Robert Farrington: Yeah, or they don't want to, disappoint mom and dad. Maybe dad was an alumni at some private university, or they don't want to be that person in their friend or family group that like everyone's going to college, but they're like, I'm going to go to a community college and transfer to my state school. But they feel a burden of potential shame by [00:09:00] taking that pathway when maybe their friend group or their family group is all like a four year only path.

And I think that's what's really hard to help these kids overcome is they will completely write off a community college off the table if they don't have anyone that's had that experience in their friend or family group.

Jonathan Hughes: How can we break through that and get these kids to consider these things?

Robert Farrington: Yeah, I think it's really just, again, it comes down to what the families are telling them, what their guidance counselors are telling them, what their teachers are telling them, but then it's also showing them role models that have done it. I think that's a big factor for both the community college to a four year route.

It's also the role model of. Going into trade school or vocational school, like what successful role models are these high schoolers seeing in their communities and in their lives that have taken these pathways? When I grew up, the only like role models we were seeing was like Bill Gates and Jeff Bezos and you should go into tech and that's [00:10:00] how you be successful.

You're not hearing about the companies that are like, “hey, like I run a plumbing business and I still make, $250,000 a year.” And it's a phenomenal way to work, especially if you don't want to be in an office. But it's hard because if you don't have that role model in your family or your friend group you might not necessarily equate that pathway with success because you just never seen it.

On the flip side too, they're still 17, 18 years old. And so they're looking for that experience. And they're looking for, like-

Jonathan Hughes: The college experience, right? That's the other thing that, that they want, that people want.

Robert Farrington: Yeah. And I happen to be in Southern California in San Diego, right?

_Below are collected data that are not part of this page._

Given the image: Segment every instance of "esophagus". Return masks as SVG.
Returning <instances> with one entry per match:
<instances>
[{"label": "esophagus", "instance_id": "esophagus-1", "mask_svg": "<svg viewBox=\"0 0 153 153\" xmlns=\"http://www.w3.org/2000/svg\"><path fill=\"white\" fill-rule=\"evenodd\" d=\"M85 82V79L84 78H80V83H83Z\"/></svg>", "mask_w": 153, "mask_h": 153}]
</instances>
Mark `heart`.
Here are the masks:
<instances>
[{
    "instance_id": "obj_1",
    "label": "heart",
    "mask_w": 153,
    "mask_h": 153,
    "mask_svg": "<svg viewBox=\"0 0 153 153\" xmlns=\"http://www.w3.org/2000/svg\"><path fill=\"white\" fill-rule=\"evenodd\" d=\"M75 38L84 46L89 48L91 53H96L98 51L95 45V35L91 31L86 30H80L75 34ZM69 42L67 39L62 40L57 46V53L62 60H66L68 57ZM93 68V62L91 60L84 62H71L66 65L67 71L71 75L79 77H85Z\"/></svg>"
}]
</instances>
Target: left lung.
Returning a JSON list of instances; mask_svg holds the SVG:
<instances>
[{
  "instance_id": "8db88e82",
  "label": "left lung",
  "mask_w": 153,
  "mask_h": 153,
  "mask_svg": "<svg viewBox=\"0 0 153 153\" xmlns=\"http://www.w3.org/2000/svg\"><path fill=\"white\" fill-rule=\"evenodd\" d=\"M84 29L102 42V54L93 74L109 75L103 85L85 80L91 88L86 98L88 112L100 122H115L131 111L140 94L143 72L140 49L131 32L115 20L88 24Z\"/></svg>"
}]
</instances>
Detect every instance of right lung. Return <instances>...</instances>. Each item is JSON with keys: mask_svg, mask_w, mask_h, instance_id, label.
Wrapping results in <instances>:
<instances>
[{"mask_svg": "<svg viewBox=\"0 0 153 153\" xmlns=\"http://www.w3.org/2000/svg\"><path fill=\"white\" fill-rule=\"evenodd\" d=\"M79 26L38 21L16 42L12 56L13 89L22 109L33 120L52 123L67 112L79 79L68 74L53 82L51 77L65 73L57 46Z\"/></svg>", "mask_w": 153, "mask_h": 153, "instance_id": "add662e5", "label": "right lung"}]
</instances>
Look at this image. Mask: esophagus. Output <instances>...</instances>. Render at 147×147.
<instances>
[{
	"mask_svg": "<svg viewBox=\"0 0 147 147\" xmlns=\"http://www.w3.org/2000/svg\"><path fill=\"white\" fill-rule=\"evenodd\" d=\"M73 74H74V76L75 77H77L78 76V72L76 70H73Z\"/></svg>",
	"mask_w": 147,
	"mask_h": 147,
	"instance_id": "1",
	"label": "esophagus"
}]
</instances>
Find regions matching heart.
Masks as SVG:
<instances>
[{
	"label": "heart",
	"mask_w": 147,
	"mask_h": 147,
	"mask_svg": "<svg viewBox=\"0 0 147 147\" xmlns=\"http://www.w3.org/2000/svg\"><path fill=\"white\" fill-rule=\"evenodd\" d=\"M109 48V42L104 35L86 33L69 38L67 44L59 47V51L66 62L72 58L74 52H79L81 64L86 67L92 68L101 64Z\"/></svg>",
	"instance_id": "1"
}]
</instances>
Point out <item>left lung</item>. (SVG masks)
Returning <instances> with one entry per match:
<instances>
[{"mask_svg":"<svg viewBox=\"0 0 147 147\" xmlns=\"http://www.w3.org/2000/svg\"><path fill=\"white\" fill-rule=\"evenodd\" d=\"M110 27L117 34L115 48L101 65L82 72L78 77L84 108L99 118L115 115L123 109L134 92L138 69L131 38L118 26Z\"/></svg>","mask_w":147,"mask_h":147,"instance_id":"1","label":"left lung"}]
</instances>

And so it's there's a lot of kids in this country that want to come here to go to college because they want like a Southern California college experience and- but should you be paying like potentially out of state prices? Room and board, and racking up a lot of costs for said experience which you're just going to end up paying back for the rest of your [00:11:00] life potentially, or 20 years of your life.

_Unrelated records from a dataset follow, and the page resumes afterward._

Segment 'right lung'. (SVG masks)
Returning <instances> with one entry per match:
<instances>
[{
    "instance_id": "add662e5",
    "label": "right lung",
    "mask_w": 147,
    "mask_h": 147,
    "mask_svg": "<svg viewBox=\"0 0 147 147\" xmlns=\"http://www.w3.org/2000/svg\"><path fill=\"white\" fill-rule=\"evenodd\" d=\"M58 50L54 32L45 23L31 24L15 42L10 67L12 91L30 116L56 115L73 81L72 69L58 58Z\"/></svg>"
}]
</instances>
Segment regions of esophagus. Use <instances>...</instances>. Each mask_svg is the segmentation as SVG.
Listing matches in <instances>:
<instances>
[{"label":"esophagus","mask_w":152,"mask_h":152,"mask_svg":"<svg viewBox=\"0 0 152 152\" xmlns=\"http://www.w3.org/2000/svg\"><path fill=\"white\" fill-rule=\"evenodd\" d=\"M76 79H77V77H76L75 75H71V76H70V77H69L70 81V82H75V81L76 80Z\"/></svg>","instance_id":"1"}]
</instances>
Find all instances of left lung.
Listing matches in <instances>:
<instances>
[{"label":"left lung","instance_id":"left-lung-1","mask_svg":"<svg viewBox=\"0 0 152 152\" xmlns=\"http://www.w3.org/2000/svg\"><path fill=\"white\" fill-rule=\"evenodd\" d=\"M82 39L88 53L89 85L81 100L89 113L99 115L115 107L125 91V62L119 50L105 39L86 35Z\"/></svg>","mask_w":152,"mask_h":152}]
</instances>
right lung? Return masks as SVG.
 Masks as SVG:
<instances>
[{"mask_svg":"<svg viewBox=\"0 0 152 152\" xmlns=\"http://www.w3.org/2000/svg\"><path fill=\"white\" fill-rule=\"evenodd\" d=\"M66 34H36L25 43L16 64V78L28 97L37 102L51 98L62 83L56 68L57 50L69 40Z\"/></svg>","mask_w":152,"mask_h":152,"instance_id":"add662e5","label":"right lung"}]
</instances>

And that's, what's really hard to help them understand because, a lot of these young adults haven't had bills like that. They don't really understand the costs. And even when you borrow. You don't necessarily under the cost until five years down the road, right? When you start having to make repayments and parents typically didn't have this same experience.

Even if you went to an out of state college in the 70s or 80s, you weren't paying what kids are paying today all in. And so it's hard for them to equate that. Maybe the math doesn't work out.

Jonathan Hughes: The question of how much should I pay for college becomes how much should I borrow to pay for college, or how much borrowing is too much. Do you have any guidance on that particular front for students?

Robert Farrington: I do. My rule of thumb is, and, it's become more common, but you should never borrow more in total than you expect to earn in your first year after graduation. It's a conservative bet, but let's just say you want to be a teacher.

That's great. Google what a starting [00:12:00] teacher makes in your state and maybe it's $40,000 a year. You probably shouldn't borrow more than $40,000 a year total to become a teacher in your state on the flip side. Maybe you want to become an engineer, right? So go Google what an engineer makes and where you want to work and maybe the starting pay $65,000 a year. Again, you probably shouldn't borrow more than $65,000. An aggregate to get to that path. Now, granted, of course, there's a lot of variations and there's also how much you should borrow versus how much you should pay, right? I view it very much. I view higher education and this is a, my, one of my analogies is it's a car, it's transportation, right?

The goal is to transport you through this higher education cycle to get to that career and that earning potential that you want. And you have a choice of what kind of car you can buy. You could go out and buy like the 10 year old Honda Civic and pay a little bit or you could go buy the new G Wagon and pay a lot of money.

And if you [00:13:00] have the money and you have a huge amount of money and you're wanting to spend it on the G Wagon and you can afford it. Go for it. I'm not here to tell you how to spend your money, but if you're going to borrow, you probably shouldn't get a loan for the G Wagon. You should probably think about maybe getting the less expensive Honda Civic to get you to the same place where you want to go, which is get that four year degree and get into, a good paying job.

Jonathan Hughes: We mentioned earlier that students do get the overall math of college. Do you think they get?

Robert Farrington: I think they don't and that's the hard part. And I think, our loan system is very, it's very hard to understand. It, there's so many options. An analogy I heard years ago was it's like a deli sandwich. And what I mean by this is you look, go into the deli shop and there is this massive sandwich in the window with layer upon layer, cheese and meats and lettuce and tomato and it's stacked, a foot high and it looks amazing, but you try to eat that thing and you can't bite into it. It [00:14:00] all falls apart. It's a mess. Yes. And that's how our system is. And we just keep adding layers. And we never make it easier to eat the sandwich.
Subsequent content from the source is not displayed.